In functional programming we have two types of functions pure and impure functions.

Pure function

Pure functions are functions that have no side effects. Side effects are parts of a functions that causes it to yield different results even for the same sequence of arguments. A pure function always yields a value and for the same sequence of arguments to the function, the function still yields the same value.

Take the example below


# include <iostream>

int add(int x, int y) {

return x + y;

}

For such a function add(2, 3) will always yield 5 no matter where it is called.

Impure function

Such a function always yields side effects. Such function either don't yield a value or dont take any arguments. A function that relies on data from a network to perform some process would qualify as an impure function.

Our function cache would be a class that accepts in its constructor the function we want to call ( a callable be it a lambda and std::function object or a plain function pointer). We then overload the braces operator on the cache class that checks if the result has been computed already in the past. if it has been, it will return that result.
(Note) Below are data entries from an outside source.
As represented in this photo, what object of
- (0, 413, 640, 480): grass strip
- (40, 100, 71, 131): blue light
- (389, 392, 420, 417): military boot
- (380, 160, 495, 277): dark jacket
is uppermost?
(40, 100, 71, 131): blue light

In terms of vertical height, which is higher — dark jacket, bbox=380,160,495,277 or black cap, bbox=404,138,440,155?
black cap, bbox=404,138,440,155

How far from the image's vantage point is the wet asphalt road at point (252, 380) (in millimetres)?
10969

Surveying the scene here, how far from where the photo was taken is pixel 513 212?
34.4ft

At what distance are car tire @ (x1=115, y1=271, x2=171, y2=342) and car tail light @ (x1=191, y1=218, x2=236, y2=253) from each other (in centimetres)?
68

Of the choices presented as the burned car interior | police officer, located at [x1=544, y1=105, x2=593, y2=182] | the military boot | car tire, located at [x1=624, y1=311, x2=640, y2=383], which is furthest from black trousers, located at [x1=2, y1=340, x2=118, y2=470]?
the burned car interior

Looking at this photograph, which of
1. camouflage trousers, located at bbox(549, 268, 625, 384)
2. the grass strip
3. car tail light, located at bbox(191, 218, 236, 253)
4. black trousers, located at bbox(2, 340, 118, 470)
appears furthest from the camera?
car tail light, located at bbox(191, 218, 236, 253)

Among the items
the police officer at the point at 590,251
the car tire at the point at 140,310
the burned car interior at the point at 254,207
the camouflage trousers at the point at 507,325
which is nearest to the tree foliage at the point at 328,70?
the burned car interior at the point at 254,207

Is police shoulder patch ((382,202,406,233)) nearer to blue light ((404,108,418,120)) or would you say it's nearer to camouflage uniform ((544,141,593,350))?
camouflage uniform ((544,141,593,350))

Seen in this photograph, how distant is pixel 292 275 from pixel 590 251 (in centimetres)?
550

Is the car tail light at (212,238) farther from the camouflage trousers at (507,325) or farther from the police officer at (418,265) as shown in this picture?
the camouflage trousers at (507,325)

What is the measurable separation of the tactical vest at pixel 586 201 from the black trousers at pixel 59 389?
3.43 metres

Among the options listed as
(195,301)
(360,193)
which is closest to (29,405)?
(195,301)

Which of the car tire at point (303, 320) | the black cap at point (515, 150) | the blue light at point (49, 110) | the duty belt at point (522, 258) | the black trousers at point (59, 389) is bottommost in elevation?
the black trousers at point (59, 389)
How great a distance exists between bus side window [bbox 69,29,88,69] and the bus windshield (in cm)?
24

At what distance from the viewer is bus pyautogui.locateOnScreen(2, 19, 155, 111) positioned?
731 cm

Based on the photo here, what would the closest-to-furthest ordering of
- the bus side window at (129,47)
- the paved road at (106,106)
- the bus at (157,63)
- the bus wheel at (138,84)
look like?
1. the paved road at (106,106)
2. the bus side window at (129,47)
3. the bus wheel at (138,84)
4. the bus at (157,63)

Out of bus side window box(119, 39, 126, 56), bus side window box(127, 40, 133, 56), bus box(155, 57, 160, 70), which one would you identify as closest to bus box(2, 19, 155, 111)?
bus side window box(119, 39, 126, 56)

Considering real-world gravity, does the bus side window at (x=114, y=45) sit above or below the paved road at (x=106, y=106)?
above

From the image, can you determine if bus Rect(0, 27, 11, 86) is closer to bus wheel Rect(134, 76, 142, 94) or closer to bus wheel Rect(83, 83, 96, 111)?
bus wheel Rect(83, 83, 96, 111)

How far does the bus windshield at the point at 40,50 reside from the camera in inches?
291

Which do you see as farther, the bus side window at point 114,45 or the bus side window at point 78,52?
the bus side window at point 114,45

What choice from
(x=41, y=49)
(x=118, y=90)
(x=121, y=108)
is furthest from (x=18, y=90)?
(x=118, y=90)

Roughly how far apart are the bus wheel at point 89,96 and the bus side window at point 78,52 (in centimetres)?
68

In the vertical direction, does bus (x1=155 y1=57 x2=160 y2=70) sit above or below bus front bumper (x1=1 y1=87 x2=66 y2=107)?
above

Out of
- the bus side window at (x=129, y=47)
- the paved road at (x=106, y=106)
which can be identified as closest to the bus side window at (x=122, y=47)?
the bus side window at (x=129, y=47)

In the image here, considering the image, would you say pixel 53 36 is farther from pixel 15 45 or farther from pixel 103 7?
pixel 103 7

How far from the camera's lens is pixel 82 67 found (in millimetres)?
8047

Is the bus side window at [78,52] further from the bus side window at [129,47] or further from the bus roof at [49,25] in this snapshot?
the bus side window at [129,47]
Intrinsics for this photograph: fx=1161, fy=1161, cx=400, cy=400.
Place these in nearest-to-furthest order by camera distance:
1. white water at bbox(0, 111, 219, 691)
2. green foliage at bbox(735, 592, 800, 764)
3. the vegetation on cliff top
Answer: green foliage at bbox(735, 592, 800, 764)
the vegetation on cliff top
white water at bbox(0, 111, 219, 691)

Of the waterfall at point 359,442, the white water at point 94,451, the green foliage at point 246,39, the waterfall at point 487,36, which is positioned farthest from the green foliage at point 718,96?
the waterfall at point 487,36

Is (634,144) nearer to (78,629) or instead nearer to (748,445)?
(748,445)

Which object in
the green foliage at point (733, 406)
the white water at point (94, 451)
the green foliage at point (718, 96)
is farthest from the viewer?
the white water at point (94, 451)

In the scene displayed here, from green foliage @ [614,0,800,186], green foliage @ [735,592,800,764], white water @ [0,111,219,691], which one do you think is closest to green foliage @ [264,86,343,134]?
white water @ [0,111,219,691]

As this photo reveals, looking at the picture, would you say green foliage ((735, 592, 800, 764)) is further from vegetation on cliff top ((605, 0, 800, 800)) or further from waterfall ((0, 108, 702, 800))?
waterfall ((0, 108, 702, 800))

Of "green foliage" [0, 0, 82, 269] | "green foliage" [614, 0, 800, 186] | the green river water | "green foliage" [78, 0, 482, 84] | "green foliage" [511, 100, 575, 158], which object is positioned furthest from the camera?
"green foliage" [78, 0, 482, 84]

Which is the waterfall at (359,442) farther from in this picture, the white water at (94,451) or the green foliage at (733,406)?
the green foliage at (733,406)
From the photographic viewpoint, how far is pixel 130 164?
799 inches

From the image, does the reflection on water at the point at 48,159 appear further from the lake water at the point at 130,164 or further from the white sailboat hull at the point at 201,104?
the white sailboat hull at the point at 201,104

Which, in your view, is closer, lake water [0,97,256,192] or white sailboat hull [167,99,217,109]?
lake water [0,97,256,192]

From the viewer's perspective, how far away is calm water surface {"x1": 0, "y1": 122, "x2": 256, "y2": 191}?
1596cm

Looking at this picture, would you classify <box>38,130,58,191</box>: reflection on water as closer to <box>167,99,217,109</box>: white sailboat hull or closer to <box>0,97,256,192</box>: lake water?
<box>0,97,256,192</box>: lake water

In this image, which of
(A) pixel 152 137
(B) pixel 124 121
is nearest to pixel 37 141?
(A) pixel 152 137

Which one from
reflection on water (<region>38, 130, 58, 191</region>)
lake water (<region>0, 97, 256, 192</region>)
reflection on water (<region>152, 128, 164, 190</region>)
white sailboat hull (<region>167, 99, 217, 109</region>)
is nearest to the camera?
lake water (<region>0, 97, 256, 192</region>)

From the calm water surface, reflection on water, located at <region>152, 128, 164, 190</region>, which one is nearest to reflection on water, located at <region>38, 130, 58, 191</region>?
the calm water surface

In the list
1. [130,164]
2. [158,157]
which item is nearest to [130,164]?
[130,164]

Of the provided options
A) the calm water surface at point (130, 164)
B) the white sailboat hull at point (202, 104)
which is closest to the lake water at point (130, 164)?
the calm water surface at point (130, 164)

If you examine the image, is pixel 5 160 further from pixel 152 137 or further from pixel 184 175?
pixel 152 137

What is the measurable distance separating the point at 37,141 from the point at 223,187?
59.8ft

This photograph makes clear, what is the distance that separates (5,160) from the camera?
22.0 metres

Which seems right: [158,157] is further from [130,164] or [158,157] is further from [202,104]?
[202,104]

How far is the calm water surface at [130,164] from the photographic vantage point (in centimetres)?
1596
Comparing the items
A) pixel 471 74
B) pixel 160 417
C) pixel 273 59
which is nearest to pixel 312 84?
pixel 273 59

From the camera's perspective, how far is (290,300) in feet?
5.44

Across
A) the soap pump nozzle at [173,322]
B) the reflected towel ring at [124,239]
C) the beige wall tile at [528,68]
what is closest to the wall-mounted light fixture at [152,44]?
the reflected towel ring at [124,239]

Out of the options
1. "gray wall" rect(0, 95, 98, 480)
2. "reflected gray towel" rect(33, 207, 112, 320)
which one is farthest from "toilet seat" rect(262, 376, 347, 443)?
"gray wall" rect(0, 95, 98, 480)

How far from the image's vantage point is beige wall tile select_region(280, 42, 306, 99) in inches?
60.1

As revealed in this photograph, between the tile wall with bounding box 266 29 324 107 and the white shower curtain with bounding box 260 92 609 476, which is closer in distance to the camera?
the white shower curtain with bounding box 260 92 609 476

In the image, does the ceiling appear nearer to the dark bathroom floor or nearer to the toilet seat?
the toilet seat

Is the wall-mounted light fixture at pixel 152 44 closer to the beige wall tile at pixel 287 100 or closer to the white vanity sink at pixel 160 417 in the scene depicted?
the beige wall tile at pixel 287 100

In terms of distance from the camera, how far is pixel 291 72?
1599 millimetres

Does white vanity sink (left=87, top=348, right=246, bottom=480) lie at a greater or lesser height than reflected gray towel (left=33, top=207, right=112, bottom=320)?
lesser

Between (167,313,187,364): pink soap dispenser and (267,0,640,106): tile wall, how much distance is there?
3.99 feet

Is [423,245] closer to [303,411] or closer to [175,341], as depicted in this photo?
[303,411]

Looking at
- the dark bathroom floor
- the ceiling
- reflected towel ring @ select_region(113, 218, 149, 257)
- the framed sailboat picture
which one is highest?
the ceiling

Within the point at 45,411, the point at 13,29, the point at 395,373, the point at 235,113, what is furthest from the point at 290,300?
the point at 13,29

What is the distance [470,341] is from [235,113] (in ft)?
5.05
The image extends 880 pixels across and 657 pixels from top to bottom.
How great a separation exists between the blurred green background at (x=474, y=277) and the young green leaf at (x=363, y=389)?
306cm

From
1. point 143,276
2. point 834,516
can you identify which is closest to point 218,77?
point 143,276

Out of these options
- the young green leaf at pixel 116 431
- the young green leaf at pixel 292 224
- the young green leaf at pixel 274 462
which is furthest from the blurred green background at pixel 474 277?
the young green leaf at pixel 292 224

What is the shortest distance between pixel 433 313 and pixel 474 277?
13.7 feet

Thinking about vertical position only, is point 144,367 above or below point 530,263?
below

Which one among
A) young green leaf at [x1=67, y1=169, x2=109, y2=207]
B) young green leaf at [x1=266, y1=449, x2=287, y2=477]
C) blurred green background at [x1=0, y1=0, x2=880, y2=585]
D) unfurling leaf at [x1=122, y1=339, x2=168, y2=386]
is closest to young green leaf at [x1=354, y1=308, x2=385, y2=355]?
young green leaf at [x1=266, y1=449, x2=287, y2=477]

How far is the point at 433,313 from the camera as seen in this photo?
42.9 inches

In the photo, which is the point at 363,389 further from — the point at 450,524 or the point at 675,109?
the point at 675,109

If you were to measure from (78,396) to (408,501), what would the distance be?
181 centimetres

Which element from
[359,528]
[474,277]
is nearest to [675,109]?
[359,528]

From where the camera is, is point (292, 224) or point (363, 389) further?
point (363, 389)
If not it will compute it and store the value in a map and then return the result.

The constructor

template <typename Function>
struct Cache {
    Cache(Function func)
        : _func(func)
    {}
    
private:
    Function _func;
};        

The overloaded braces operator

template <typename... Args>
    auto operator()(Args&&... args) {
        using R = decltype(_func(std::forward<Args>(args) ...));


        static_assert(is_non_void<R>::value, "return type of function cannot be void");

        std::tuple<Args...> arguments = std::make_tuple(std::forward<Args>(args) ...);
        static std::map<std::tuple<Args...>, R> cacheMap;


        if (cacheMap.find(arguments) != cacheMap.end()) {
            return cacheMap.at(arguments);
        }
        else 
        {
            R result = _func(std::forward<Args>(args) ...);
            auto Pair = std::pair<std::tuple<Args...>, R>{arguments, result};
            cacheMap.insert(Pair);
            return result;
        }
}        


After the constructor has been designed. We overload the braces operator such that it takes variadic template of paramter types. We take rvalue references to this parameters so that we can pass them to the function to be invoked. If we dont do this the compiler would consider the parameters as lvalues since they would be associated with memory locations on the stack and we would not have all the arguments as a whole to pass to the called function and we would have no way of passing them to the called function. We then use perfect forwarding to pass the argument pack to the function to be called. Now as it stands we dont know the return type of the function. So we perform a compile time evaluation of the function, we then invoke the decltype specifier on the result which deduces the return type for us and keeps a type alias R to it.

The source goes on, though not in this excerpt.